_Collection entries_

* * * * * * *

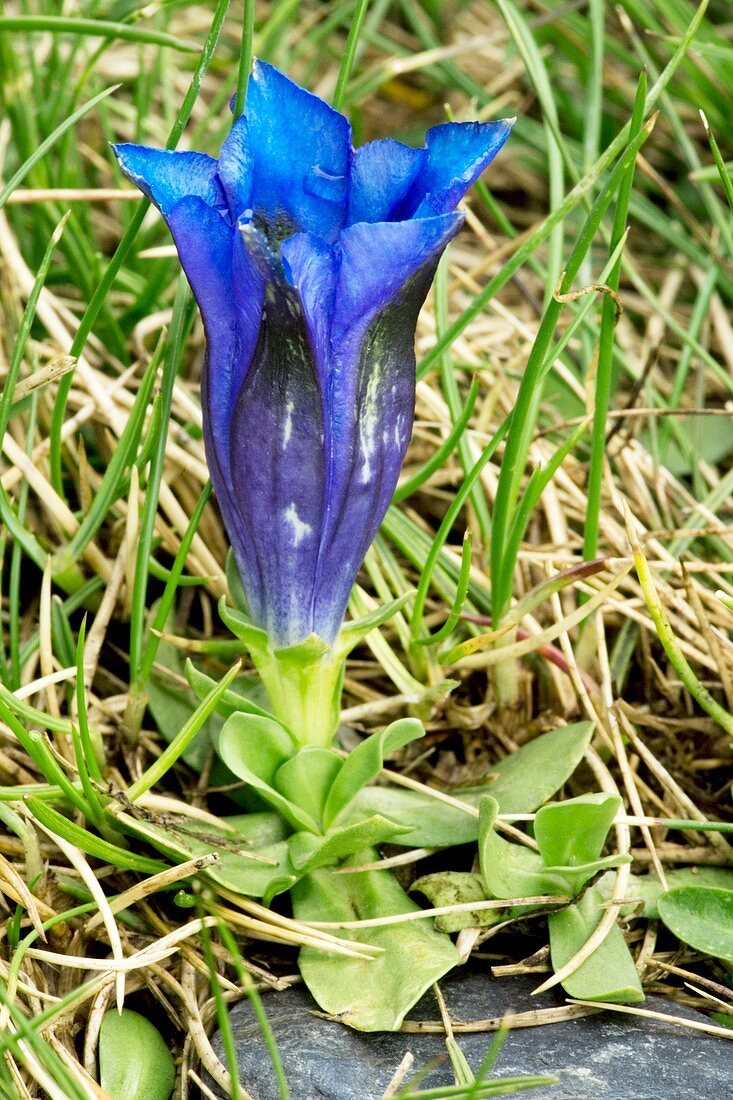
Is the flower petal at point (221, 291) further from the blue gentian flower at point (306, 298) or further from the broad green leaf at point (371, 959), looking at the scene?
the broad green leaf at point (371, 959)

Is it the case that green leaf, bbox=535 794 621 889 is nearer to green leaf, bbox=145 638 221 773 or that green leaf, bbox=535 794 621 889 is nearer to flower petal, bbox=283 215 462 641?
flower petal, bbox=283 215 462 641

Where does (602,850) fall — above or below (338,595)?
below

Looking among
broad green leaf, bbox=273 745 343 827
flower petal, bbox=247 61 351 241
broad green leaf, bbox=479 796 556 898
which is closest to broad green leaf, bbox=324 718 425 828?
broad green leaf, bbox=273 745 343 827

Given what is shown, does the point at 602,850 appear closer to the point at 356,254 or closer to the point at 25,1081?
the point at 25,1081

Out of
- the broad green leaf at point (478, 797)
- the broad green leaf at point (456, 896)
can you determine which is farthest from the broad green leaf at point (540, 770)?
the broad green leaf at point (456, 896)

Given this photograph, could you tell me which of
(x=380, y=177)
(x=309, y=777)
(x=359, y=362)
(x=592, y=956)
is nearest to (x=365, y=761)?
(x=309, y=777)

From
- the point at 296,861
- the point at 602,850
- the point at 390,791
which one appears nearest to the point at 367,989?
the point at 296,861
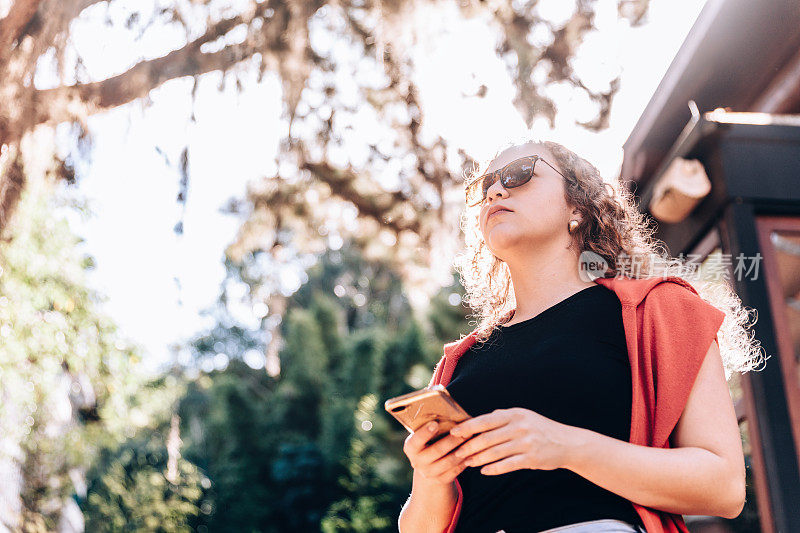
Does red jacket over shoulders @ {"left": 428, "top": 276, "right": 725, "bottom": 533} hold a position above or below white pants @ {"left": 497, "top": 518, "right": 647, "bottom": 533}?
above

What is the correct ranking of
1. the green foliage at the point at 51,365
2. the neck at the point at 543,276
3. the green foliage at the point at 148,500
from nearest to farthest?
1. the neck at the point at 543,276
2. the green foliage at the point at 51,365
3. the green foliage at the point at 148,500

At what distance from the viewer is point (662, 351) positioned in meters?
1.22

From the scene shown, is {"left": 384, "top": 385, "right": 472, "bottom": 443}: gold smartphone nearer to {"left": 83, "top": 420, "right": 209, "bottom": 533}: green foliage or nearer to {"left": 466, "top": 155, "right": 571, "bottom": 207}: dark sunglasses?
{"left": 466, "top": 155, "right": 571, "bottom": 207}: dark sunglasses

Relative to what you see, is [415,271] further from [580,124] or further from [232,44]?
[232,44]

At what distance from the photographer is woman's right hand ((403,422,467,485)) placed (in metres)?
1.10

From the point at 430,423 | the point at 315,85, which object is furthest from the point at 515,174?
the point at 315,85

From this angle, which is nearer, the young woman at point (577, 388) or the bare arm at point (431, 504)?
the young woman at point (577, 388)

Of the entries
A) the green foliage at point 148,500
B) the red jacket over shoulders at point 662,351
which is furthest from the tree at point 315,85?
the green foliage at point 148,500

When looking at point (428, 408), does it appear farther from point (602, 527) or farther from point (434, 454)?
point (602, 527)

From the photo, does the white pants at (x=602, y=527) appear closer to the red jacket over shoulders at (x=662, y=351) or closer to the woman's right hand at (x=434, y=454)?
the red jacket over shoulders at (x=662, y=351)

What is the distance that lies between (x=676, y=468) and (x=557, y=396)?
0.24 metres

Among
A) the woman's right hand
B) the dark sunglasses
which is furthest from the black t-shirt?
the dark sunglasses

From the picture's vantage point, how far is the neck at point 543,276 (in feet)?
5.01

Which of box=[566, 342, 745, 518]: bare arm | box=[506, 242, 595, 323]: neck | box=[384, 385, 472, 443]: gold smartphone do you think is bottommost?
box=[566, 342, 745, 518]: bare arm
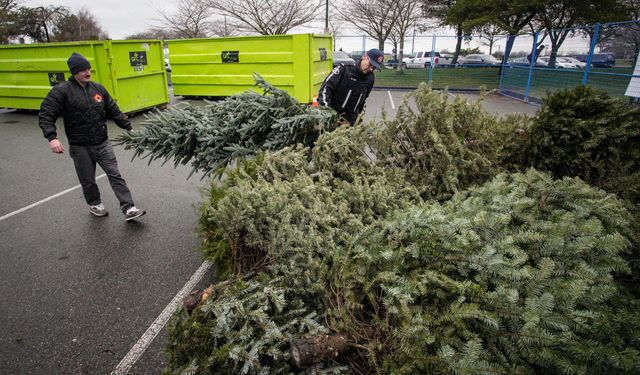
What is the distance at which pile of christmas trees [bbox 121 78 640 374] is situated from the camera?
1.43 metres

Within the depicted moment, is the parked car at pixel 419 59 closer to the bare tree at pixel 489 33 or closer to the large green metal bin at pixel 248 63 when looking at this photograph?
the bare tree at pixel 489 33

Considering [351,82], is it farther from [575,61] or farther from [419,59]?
[419,59]

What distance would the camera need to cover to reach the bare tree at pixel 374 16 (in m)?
21.9

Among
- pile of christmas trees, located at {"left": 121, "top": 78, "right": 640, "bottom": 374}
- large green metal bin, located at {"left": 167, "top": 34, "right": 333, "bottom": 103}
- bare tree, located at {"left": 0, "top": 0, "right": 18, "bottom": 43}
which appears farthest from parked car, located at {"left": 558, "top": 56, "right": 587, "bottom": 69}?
bare tree, located at {"left": 0, "top": 0, "right": 18, "bottom": 43}

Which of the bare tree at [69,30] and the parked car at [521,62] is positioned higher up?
the bare tree at [69,30]

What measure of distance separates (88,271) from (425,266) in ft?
10.9

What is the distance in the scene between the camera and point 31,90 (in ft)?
36.2

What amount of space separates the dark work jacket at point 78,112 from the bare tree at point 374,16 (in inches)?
788

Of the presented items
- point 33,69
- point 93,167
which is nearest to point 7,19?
point 33,69

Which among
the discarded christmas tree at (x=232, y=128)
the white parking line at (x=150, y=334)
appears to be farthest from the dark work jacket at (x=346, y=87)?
the white parking line at (x=150, y=334)

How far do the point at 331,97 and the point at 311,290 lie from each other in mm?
3214

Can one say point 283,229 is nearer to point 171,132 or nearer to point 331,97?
point 171,132

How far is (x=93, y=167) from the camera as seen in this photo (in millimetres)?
4613

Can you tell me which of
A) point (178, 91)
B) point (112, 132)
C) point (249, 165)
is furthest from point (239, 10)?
point (249, 165)
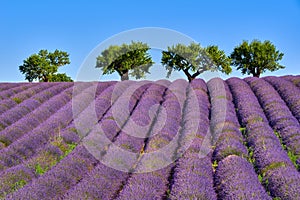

* * * * * * *

Rewrite the lines above with "blue gentian flower" replaced by "blue alpine flower" and nothing else changed. Leave the pictures out of your answer.

Is the flower petal at point (221, 291) further from the blue alpine flower at point (306, 298) or further from the broad green leaf at point (371, 959), looking at the scene?
the broad green leaf at point (371, 959)

Is it the case that green leaf, bbox=535 794 621 889 is nearer to green leaf, bbox=145 638 221 773 or that green leaf, bbox=535 794 621 889 is nearer to flower petal, bbox=283 215 462 641?
flower petal, bbox=283 215 462 641

Where does (602,850) fall — above or below (338,595)?
below

Looking among
broad green leaf, bbox=273 745 343 827
flower petal, bbox=247 61 351 241
broad green leaf, bbox=479 796 556 898
which is closest to broad green leaf, bbox=324 718 425 828?
broad green leaf, bbox=273 745 343 827

Given what is shown, does the point at 602,850 appear closer to the point at 356,254 or closer to the point at 25,1081?
the point at 25,1081

Out of
- the broad green leaf at point (478, 797)
- the broad green leaf at point (456, 896)
can you determine which is farthest from the broad green leaf at point (540, 770)?
the broad green leaf at point (456, 896)

Given this photograph, could you tell me which of
(x=380, y=177)
(x=309, y=777)
(x=359, y=362)
(x=592, y=956)
is nearest to (x=365, y=761)?
(x=309, y=777)

From
- the point at 296,861
- the point at 602,850
- the point at 390,791
which one appears nearest to the point at 367,989?
the point at 296,861
Does red jacket over shoulders @ {"left": 428, "top": 276, "right": 725, "bottom": 533} hold a position above or below white pants @ {"left": 497, "top": 518, "right": 647, "bottom": 533}?
above

What is the correct ranking of
1. the green foliage at the point at 51,365
2. the neck at the point at 543,276
3. the green foliage at the point at 148,500
from nearest to farthest?
1. the neck at the point at 543,276
2. the green foliage at the point at 51,365
3. the green foliage at the point at 148,500

At what distance from the viewer is point (662, 351) positioned in meters?
1.22

From the scene shown, is {"left": 384, "top": 385, "right": 472, "bottom": 443}: gold smartphone nearer to {"left": 83, "top": 420, "right": 209, "bottom": 533}: green foliage or nearer to {"left": 466, "top": 155, "right": 571, "bottom": 207}: dark sunglasses?
{"left": 466, "top": 155, "right": 571, "bottom": 207}: dark sunglasses

Relative to what you see, is [415,271] further from [580,124] or further from [232,44]?
[232,44]

At what distance from the photographer is woman's right hand ((403,422,467,485)) placed (in metres)?
1.10

From the point at 430,423 | the point at 315,85, which object is furthest from the point at 515,174?
the point at 315,85

From this angle, which is nearer, the young woman at point (577, 388) or the bare arm at point (431, 504)?
the young woman at point (577, 388)

Of the entries
A) the green foliage at point 148,500
B) the red jacket over shoulders at point 662,351
which is furthest from the tree at point 315,85?
the green foliage at point 148,500

When looking at point (428, 408), does it appear farther from point (602, 527) or farther from point (434, 454)?
point (602, 527)

From the photo, does the white pants at (x=602, y=527) appear closer to the red jacket over shoulders at (x=662, y=351) or closer to the woman's right hand at (x=434, y=454)?
the red jacket over shoulders at (x=662, y=351)

What is the distance that lies between (x=676, y=468) and (x=557, y=396)?
0.24 metres

Among
A) the woman's right hand
B) the dark sunglasses
which is furthest from the black t-shirt?
the dark sunglasses

From the picture's vantage point, how far is the neck at point 543,276 (in feet)?
5.01

Which of box=[566, 342, 745, 518]: bare arm | box=[506, 242, 595, 323]: neck | box=[384, 385, 472, 443]: gold smartphone do you think is bottommost?
box=[566, 342, 745, 518]: bare arm
What is the distance at which pile of christmas trees [bbox 121 78 640 374] is situated from the camera?
1.43 metres

Within the depicted moment, is the parked car at pixel 419 59 closer to the bare tree at pixel 489 33 or closer to the large green metal bin at pixel 248 63 when looking at this photograph?
the bare tree at pixel 489 33

Considering [351,82], is it farther from [575,61] or farther from [419,59]?
[419,59]

What distance would the camera need to cover to reach the bare tree at pixel 374 16 (in m)?
21.9

Among
- pile of christmas trees, located at {"left": 121, "top": 78, "right": 640, "bottom": 374}
- large green metal bin, located at {"left": 167, "top": 34, "right": 333, "bottom": 103}
- bare tree, located at {"left": 0, "top": 0, "right": 18, "bottom": 43}
which appears farthest from parked car, located at {"left": 558, "top": 56, "right": 587, "bottom": 69}?
bare tree, located at {"left": 0, "top": 0, "right": 18, "bottom": 43}

Which of the bare tree at [69,30] and the parked car at [521,62] is positioned higher up?
the bare tree at [69,30]

What measure of distance separates (88,271) from (425,266) in ft?
10.9

What is the distance in the scene between the camera and point 31,90 (in ft)?
36.2

What amount of space separates the dark work jacket at point 78,112 from the bare tree at point 374,16 (in inches)?
788

Of the presented items
- point 33,69
- point 93,167
which is nearest to point 7,19?
point 33,69

Which among
the discarded christmas tree at (x=232, y=128)
the white parking line at (x=150, y=334)
appears to be farthest from the dark work jacket at (x=346, y=87)?
the white parking line at (x=150, y=334)

How far do the point at 331,97 and the point at 311,290 lie from each other in mm?
3214

Can one say point 283,229 is nearer to point 171,132 or nearer to point 331,97?
point 171,132

How far is (x=93, y=167) from the camera as seen in this photo (in millimetres)?
4613

Can you tell me which of
A) point (178, 91)
B) point (112, 132)
C) point (249, 165)
is furthest from point (239, 10)?
point (249, 165)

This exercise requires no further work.